The trip will begin in Israel on July 13 and continue for four days.

While in the Middle East, the president  “will also meet with counterparts from across the region to advance U.S. security, economic, and diplomatic interests,” White House press secretary Karine Jean-Pierre said in a statement announcing the trip. 

But not everyone is happy about Biden’s call for a gas tax holiday, and others have expressed some hesitency over the proposal.

During a pen and pad session with reporters on Wednesday, House Majority Leader Steny Hoyer acknowledged that House Democratic leaders have expressed reservations about imposing a federal gas tax holiday in the past and that some on the Democrat’s side of the aisle oppose it.
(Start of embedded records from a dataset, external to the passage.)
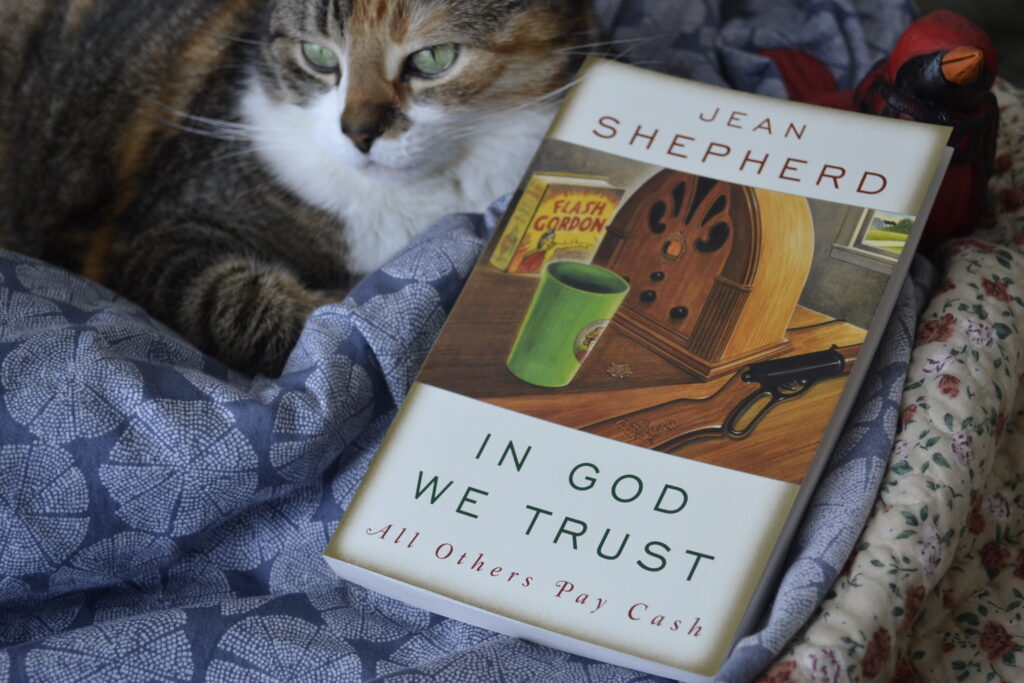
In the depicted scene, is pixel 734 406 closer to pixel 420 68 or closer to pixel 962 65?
pixel 962 65

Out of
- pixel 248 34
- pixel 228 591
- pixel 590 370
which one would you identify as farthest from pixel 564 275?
pixel 248 34

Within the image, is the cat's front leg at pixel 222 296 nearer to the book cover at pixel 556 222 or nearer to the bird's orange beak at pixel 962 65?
the book cover at pixel 556 222

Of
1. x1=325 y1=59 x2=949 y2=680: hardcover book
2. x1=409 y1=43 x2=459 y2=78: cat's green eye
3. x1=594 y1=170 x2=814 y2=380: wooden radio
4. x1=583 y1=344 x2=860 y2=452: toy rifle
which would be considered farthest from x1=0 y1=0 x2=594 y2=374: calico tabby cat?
x1=583 y1=344 x2=860 y2=452: toy rifle

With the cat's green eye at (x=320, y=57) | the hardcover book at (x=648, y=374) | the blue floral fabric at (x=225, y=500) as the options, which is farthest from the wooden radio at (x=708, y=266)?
the cat's green eye at (x=320, y=57)

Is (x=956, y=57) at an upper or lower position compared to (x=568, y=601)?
upper

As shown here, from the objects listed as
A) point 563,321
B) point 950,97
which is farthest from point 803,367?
point 950,97

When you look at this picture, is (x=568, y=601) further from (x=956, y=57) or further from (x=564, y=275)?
(x=956, y=57)

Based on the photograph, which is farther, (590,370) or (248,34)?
(248,34)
“We all agree that the price at the pump is hurting working Americans, and frankly there’s a lot of sticker shock out there, but the question we’re all trying to answer is how we can save the consumer money in a meaningful way,” Hoyer said.

“Now, the president has made a proposal and I am certainly going to look at it sympathetically in the sense that I know what the president is trying to do is achieve a good objective,” he continued. “What I’m not sure about is whether it will have the intended effect, which is to drive the retail price at the pump lower.

“If we eliminate the gas tax for 90s days and the price stays at $5 a gallon, that doesn’t help the consumer. So that’s what I’m looking at. But the president has proposed it. He’s thought about it, and we’ll see,” Hoyer said.

Maya MacGuineas, president of the Committee for a Responsible Federal Budget, a non-partisan think-tank in Washington, said in a written statement Wednesday that the move “would modestly reduce prices at the pump but exacerbate overall inflationary pressures and increase demand for an energy source already short in supply.”

“Inflation is surging at the fastest pace in four decades, and policymakers need to start taking that seriously,” MacGuineas said, adding that other initiatives, like canceling student debt or extending the current payment pause will only “worsen inflation while delivering substantial benefits to higher-income Americans and driving up future tuition costs.”

“Together, these policies could cost the federal government $250 billion or more over a decade at a time when debt is already headed toward record levels. These policies aren’t solutions; they are gimmicks that shift costs on to taxpayers and consumers,” she said.

“Instead of making the Federal Reserve’s job harder, Congress and the president should be working to assist the Federal Reserve in its inflation-fighting efforts. A reconciliation bill that boosts tax revenue, lowers drug costs, and reduces deficits would represent an important step in the right direction,” she continued.

“Deficit-boosting legislation is part of how we got into this mess; it’s not going to get us out of it. The White House should put an end to ongoing COVID relief and focus its attention on deficit-reducing legislation,” MacGuineas said.